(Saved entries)
----------------
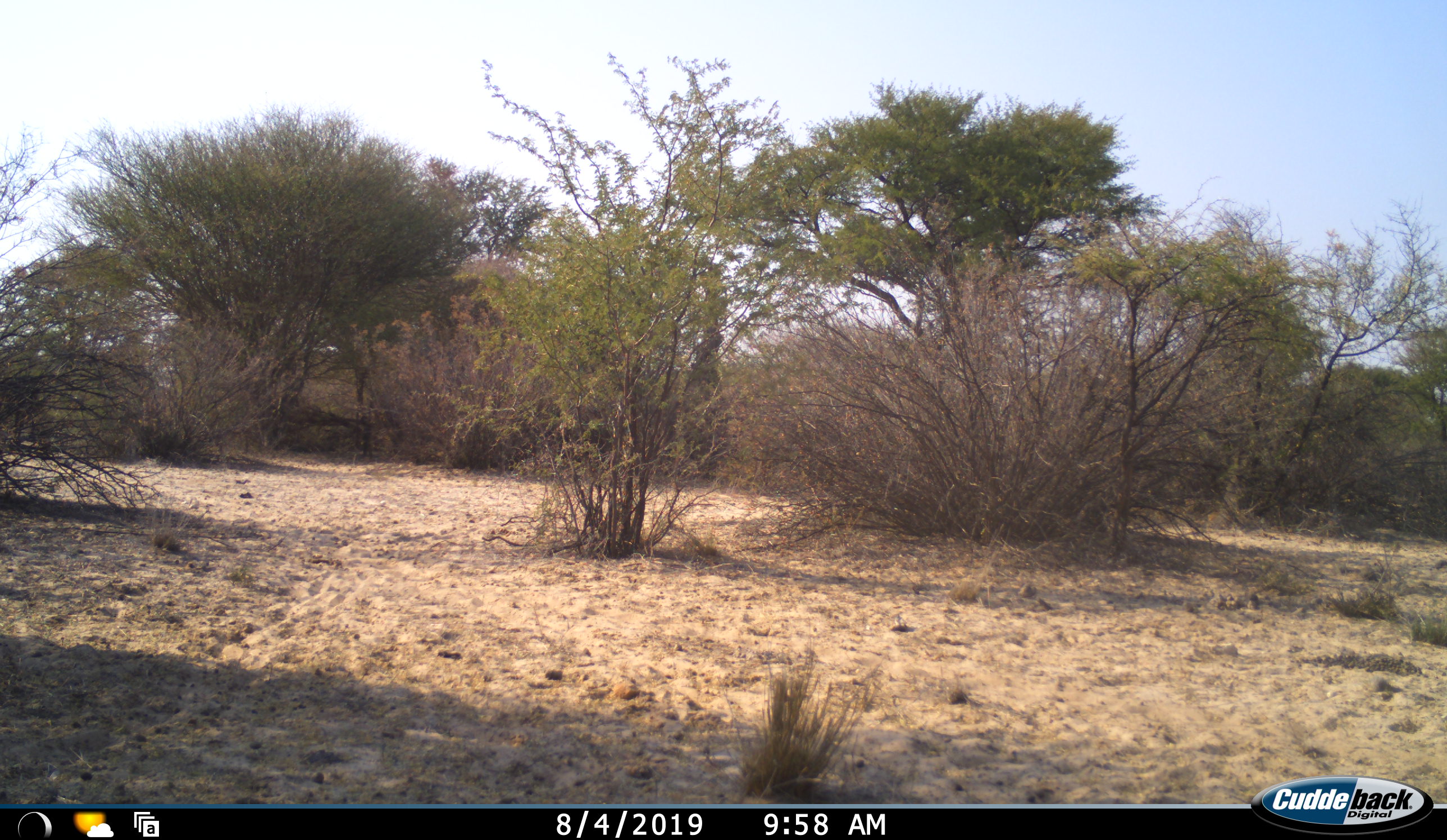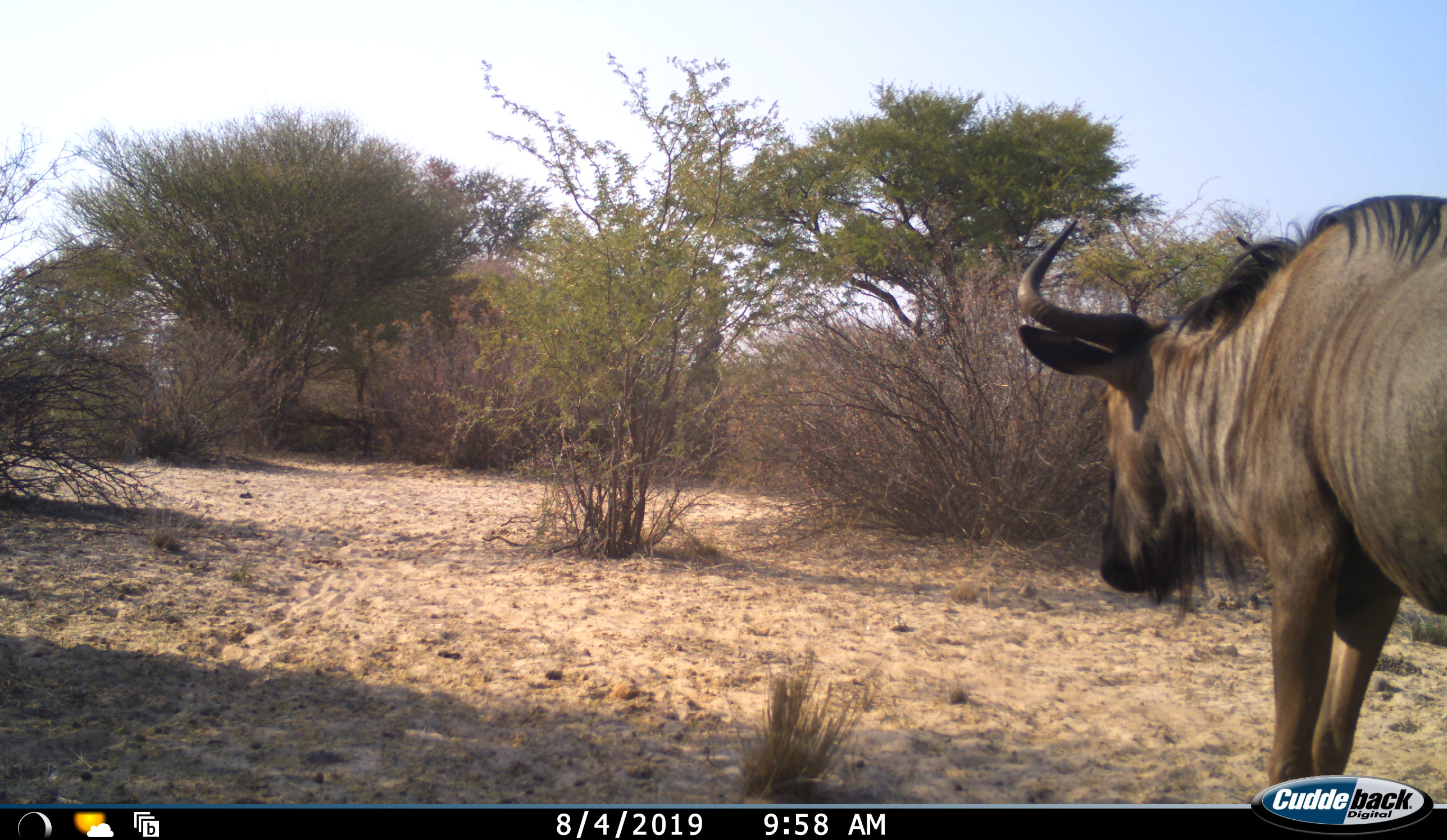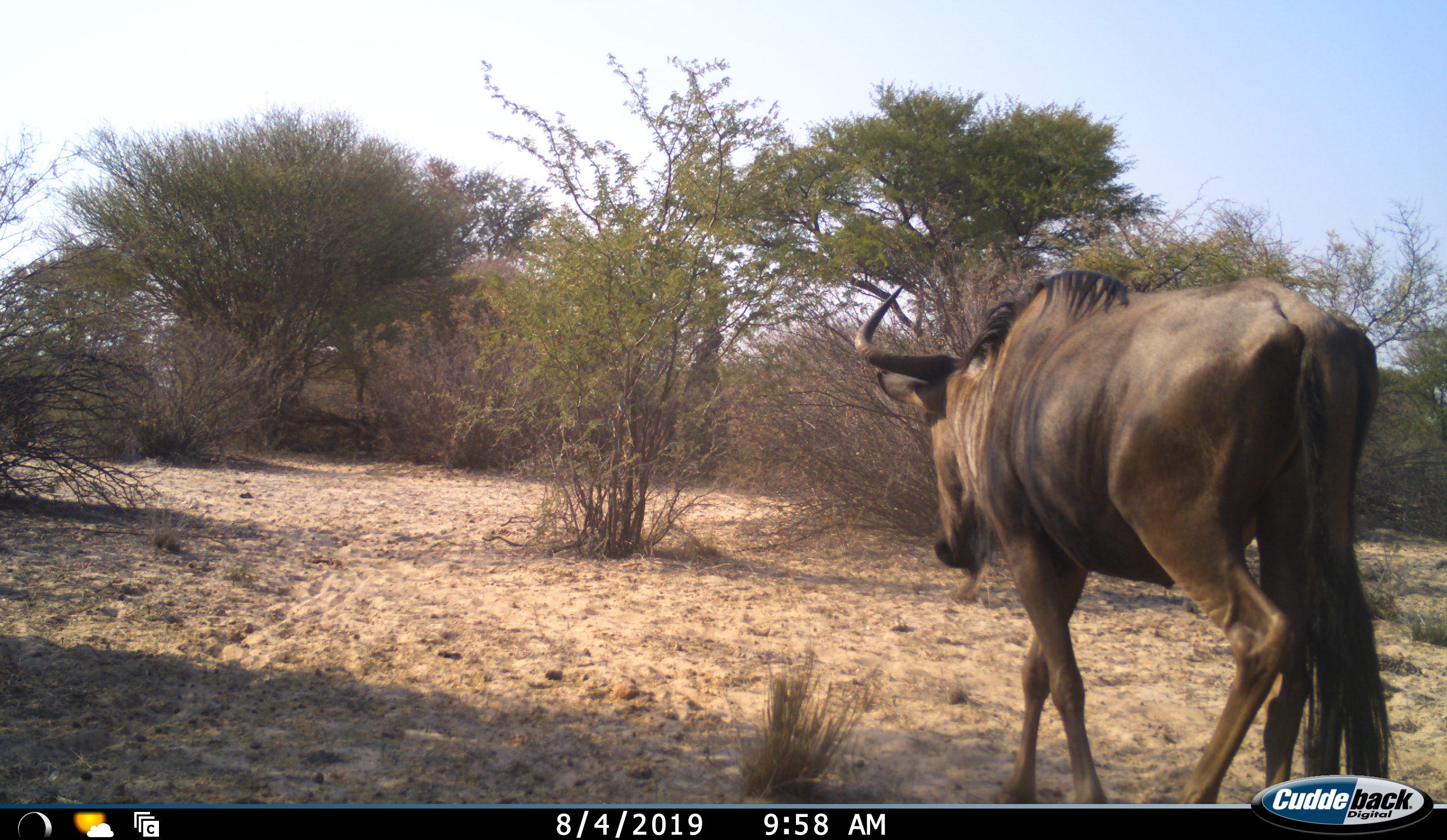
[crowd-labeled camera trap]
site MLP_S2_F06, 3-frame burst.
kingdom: Animalia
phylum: Chordata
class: Mammalia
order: Artiodactyla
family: Bovidae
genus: Connochaetes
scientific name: Connochaetes taurinus taurinus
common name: blue wildebeest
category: wildebeestblue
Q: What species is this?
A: Wildebeestblue (blue wildebeest) (Connochaetes taurinus taurinus).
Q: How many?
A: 1.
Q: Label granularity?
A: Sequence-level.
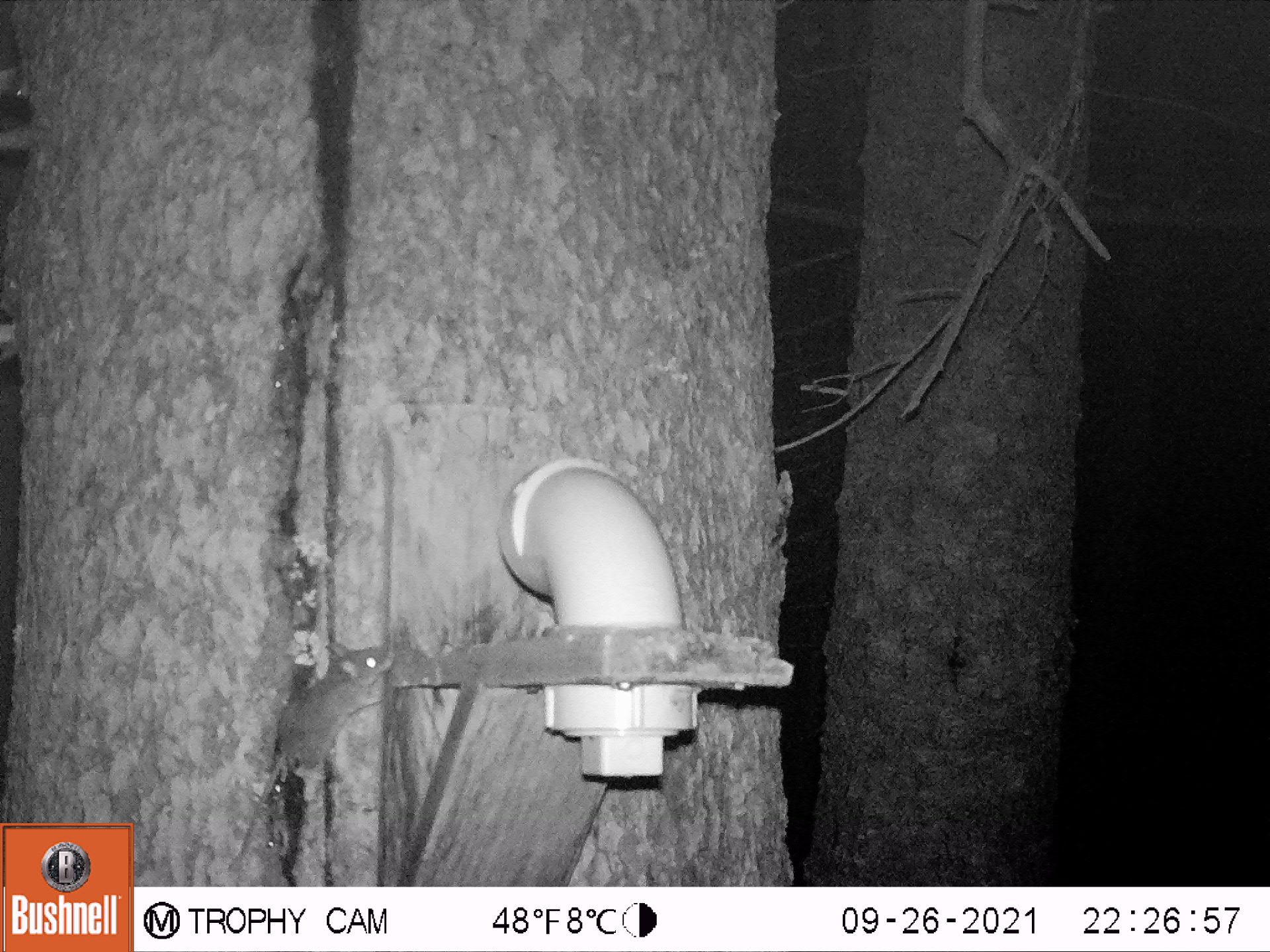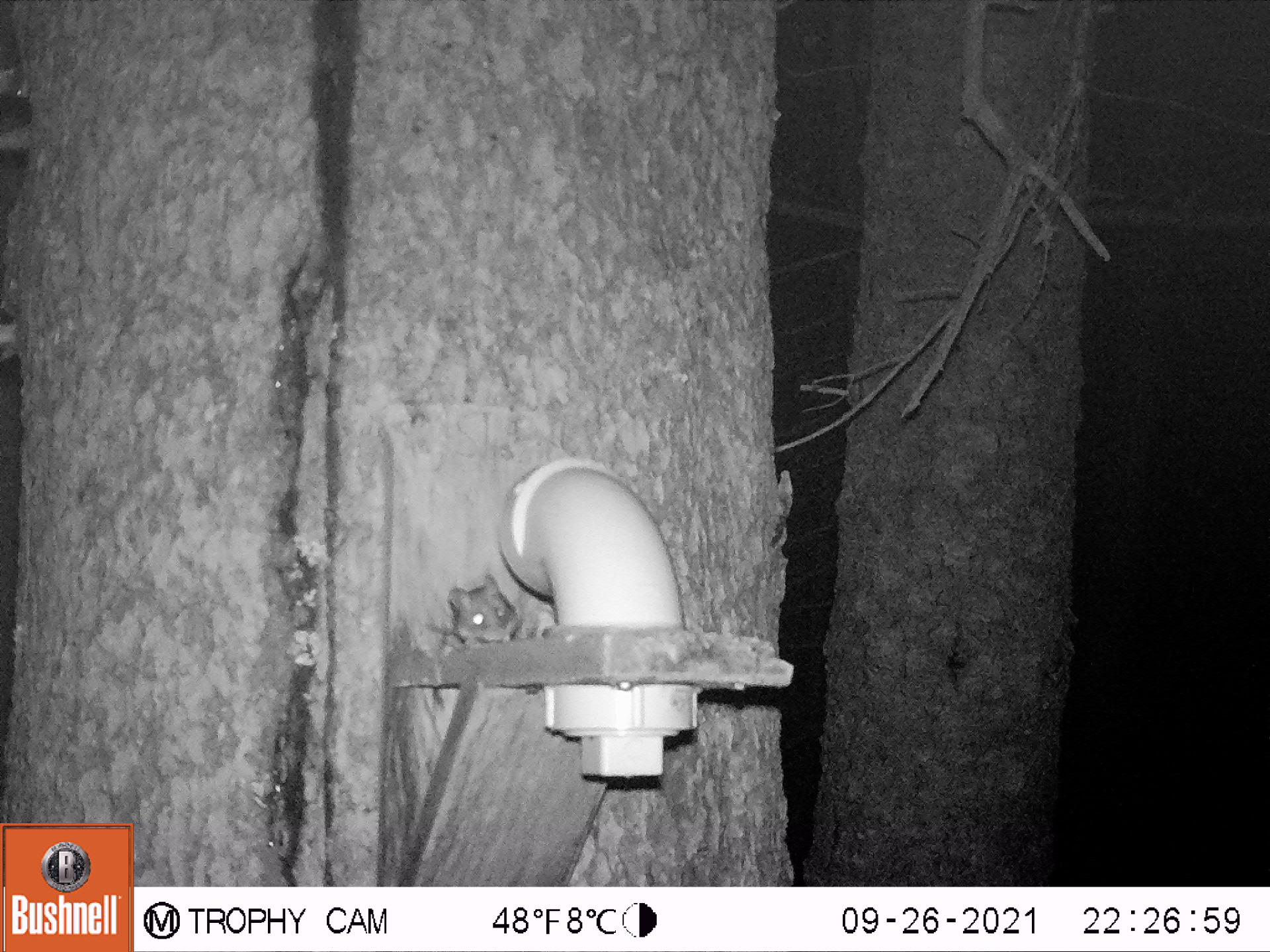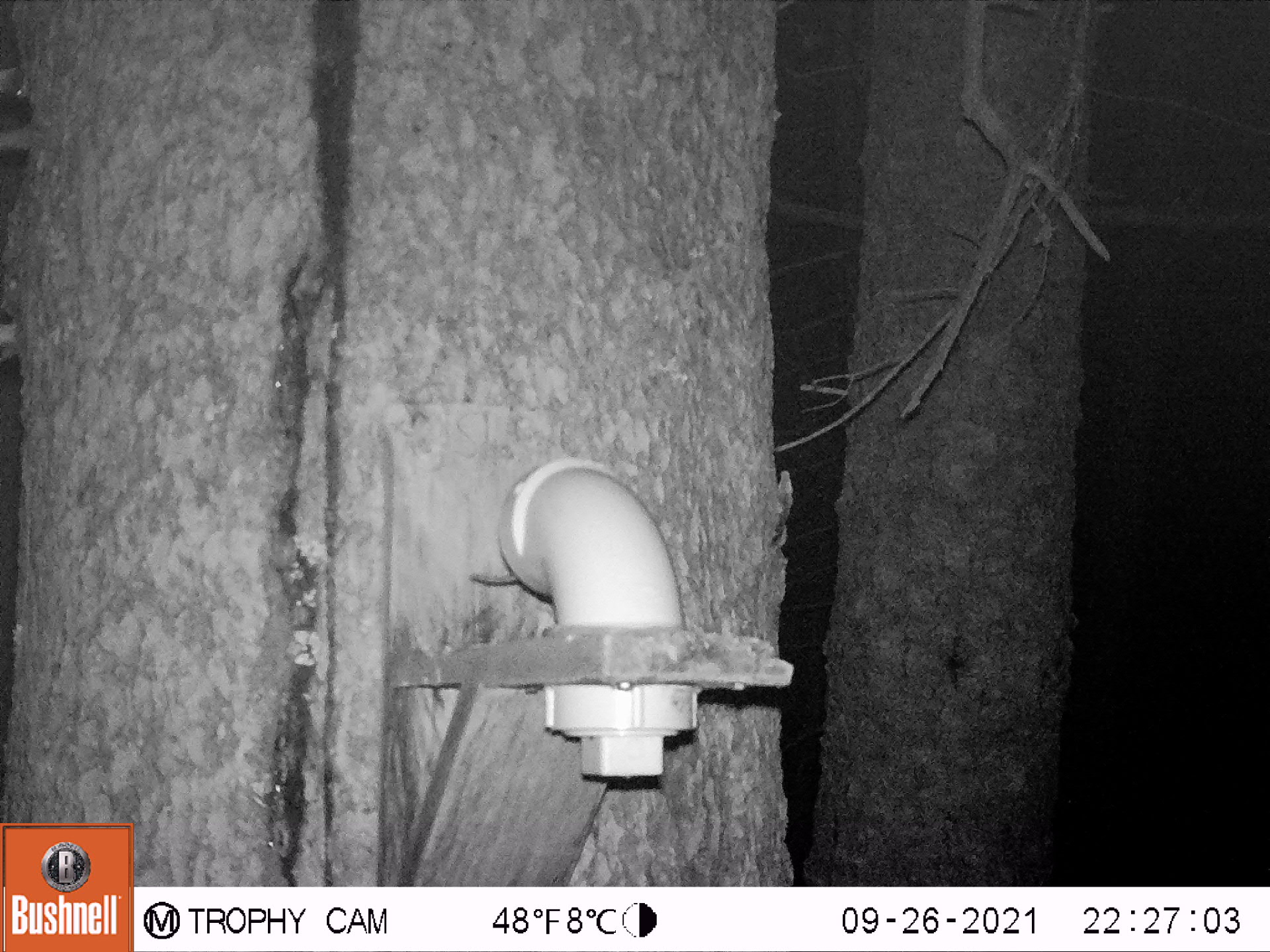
----------------
- _Problem statement_
What's needed is an exact copy of every entry, free of pictures.

- _Completed exercise_
[crowd-labeled camera trap]
site MLP_S2_F06, 3-frame burst.
kingdom: Animalia
phylum: Chordata
class: Mammalia
order: Artiodactyla
family: Bovidae
genus: Connochaetes
scientific name: Connochaetes taurinus taurinus
common name: blue wildebeest
category: wildebeestblue
Q: What species is this?
A: Wildebeestblue (blue wildebeest) (Connochaetes taurinus taurinus).
Q: How many?
A: 1.
Q: Label granularity?
A: Sequence-level.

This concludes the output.